A story in eWeek today showed just how bad a data center migration can get. Hostway, a large web hosting company with as many as 600,000 customers, was moving 3,700 servers (representing roughly 3,000 customer accounts) 270 miles from one facility to another. They prepared their customers, many of them small businesses, for 12 to 15 hours of downtime. This was on July 28; many of the customers were still down on July 30th, and a significant number are still down today. For a small business, even anticipated downtime can be costly in terms of lost business and communications. When the length of the outage goes from hours to days, the level of pain goes from bad to excruciating. What’s worse is that the company isn’t communicating with the affected customers, tech support lines are down, and frantic emails are going unanswered. Of course, the Hostway website is still up their pitch to new customers is beyond ironic in light of their ongoing service problems.

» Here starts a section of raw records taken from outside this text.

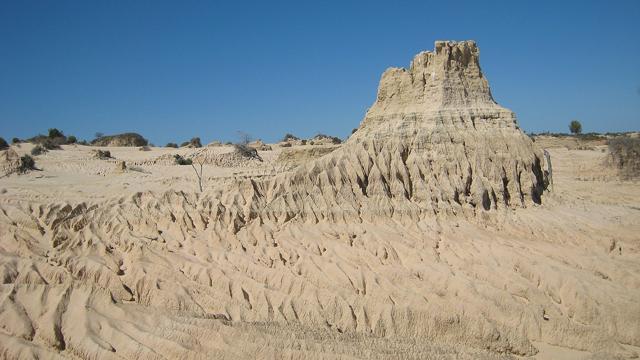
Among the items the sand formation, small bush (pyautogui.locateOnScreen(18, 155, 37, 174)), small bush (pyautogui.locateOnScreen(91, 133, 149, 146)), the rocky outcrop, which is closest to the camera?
the sand formation

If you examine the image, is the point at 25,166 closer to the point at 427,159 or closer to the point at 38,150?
the point at 38,150

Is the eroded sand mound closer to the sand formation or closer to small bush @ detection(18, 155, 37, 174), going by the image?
small bush @ detection(18, 155, 37, 174)

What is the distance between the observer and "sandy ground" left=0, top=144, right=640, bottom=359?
9648mm

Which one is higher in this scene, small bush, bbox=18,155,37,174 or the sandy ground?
small bush, bbox=18,155,37,174

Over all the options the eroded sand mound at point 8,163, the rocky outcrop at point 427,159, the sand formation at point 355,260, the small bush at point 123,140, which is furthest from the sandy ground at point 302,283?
the small bush at point 123,140

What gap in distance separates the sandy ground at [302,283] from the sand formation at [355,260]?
0.04 m

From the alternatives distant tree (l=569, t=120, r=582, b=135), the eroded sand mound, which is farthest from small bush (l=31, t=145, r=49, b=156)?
distant tree (l=569, t=120, r=582, b=135)

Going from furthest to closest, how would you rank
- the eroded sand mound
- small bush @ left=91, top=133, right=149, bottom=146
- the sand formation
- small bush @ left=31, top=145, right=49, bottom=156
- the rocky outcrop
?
small bush @ left=91, top=133, right=149, bottom=146 → small bush @ left=31, top=145, right=49, bottom=156 → the eroded sand mound → the rocky outcrop → the sand formation

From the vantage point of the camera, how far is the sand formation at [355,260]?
389 inches

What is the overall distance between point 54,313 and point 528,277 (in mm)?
10006

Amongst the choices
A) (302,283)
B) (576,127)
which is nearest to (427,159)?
(302,283)

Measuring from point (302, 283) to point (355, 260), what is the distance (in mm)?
1556

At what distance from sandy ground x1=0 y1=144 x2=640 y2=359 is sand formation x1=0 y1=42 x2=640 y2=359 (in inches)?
1.6

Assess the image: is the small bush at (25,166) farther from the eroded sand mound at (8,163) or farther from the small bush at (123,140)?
the small bush at (123,140)
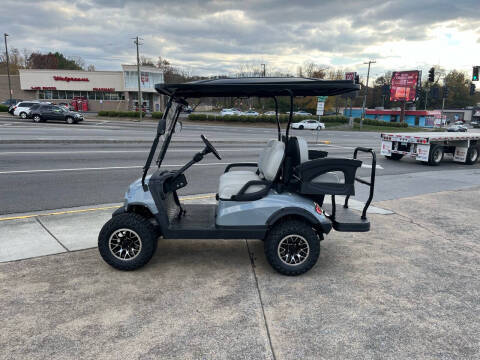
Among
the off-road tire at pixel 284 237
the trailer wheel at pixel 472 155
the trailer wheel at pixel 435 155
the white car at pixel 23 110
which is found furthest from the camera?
the white car at pixel 23 110

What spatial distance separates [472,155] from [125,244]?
15164mm

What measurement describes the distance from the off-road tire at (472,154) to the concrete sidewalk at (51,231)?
14.1 meters

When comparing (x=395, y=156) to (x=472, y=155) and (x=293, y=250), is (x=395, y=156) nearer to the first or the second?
(x=472, y=155)

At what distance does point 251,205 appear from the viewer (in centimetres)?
401

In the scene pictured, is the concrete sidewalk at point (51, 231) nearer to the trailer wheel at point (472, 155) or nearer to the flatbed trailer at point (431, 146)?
the flatbed trailer at point (431, 146)

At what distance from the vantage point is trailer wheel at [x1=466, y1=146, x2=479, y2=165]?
1434 centimetres

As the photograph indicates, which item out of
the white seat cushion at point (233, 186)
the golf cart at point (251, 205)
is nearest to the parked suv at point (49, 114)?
the golf cart at point (251, 205)

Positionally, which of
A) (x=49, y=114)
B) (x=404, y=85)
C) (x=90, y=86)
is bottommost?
(x=49, y=114)

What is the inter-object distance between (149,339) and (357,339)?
1.69 meters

An interview with Hostway VP of marketing shows that these guys aren’t evil ;they truly expected the move to come off smoothly and feel terrible about the outage. But when you’re packing up and moving 3,000 servers, maybe, just maybe you should factor in the possibility that extraordinary problems might occur and have contingency plans in place to soften the impact. This is particularly important when other businesses are relying on your service for their livelihood. If this screw-up only disrupted a single company, that’s one thing, but it hurt thousands of companies and that’s what makes this situation, in my mind at least, disgraceful. Could be I’m a little sensitive to this because I run a small business and am intimately familiar with how much we depend on reliable hosting to make our company work.
So what could they have done differently? One thought immediately comes to mind.Did they absolutely have to move all 3,000 servers at once? A phased move would have limited the risk of a massive outage and also relieved some of the time pressure. They also could have reached out to their vendors for assistance in making the move. For large customers, vendors will often provide help above and beyond what they are required to do by contract, arranging loaner systems, helping get boxes up and running, etc. We couldn’t help but notice that Dell is featured prominently on the Hostway web page; perhaps not the best publicity, particularly since the Hostway spokesperson cites hardware failures as the chief cause of the outage.
A phased move and getting extra help would almost certainly have made the migration more expensive for Hostway. But how much will it cost them to repair the damage to their reputation, and how much of their existing business will they lose? As a business owner, I’m having a hard time imagining anything that Hostway could do to regain my trust and keep me on board as a customer.’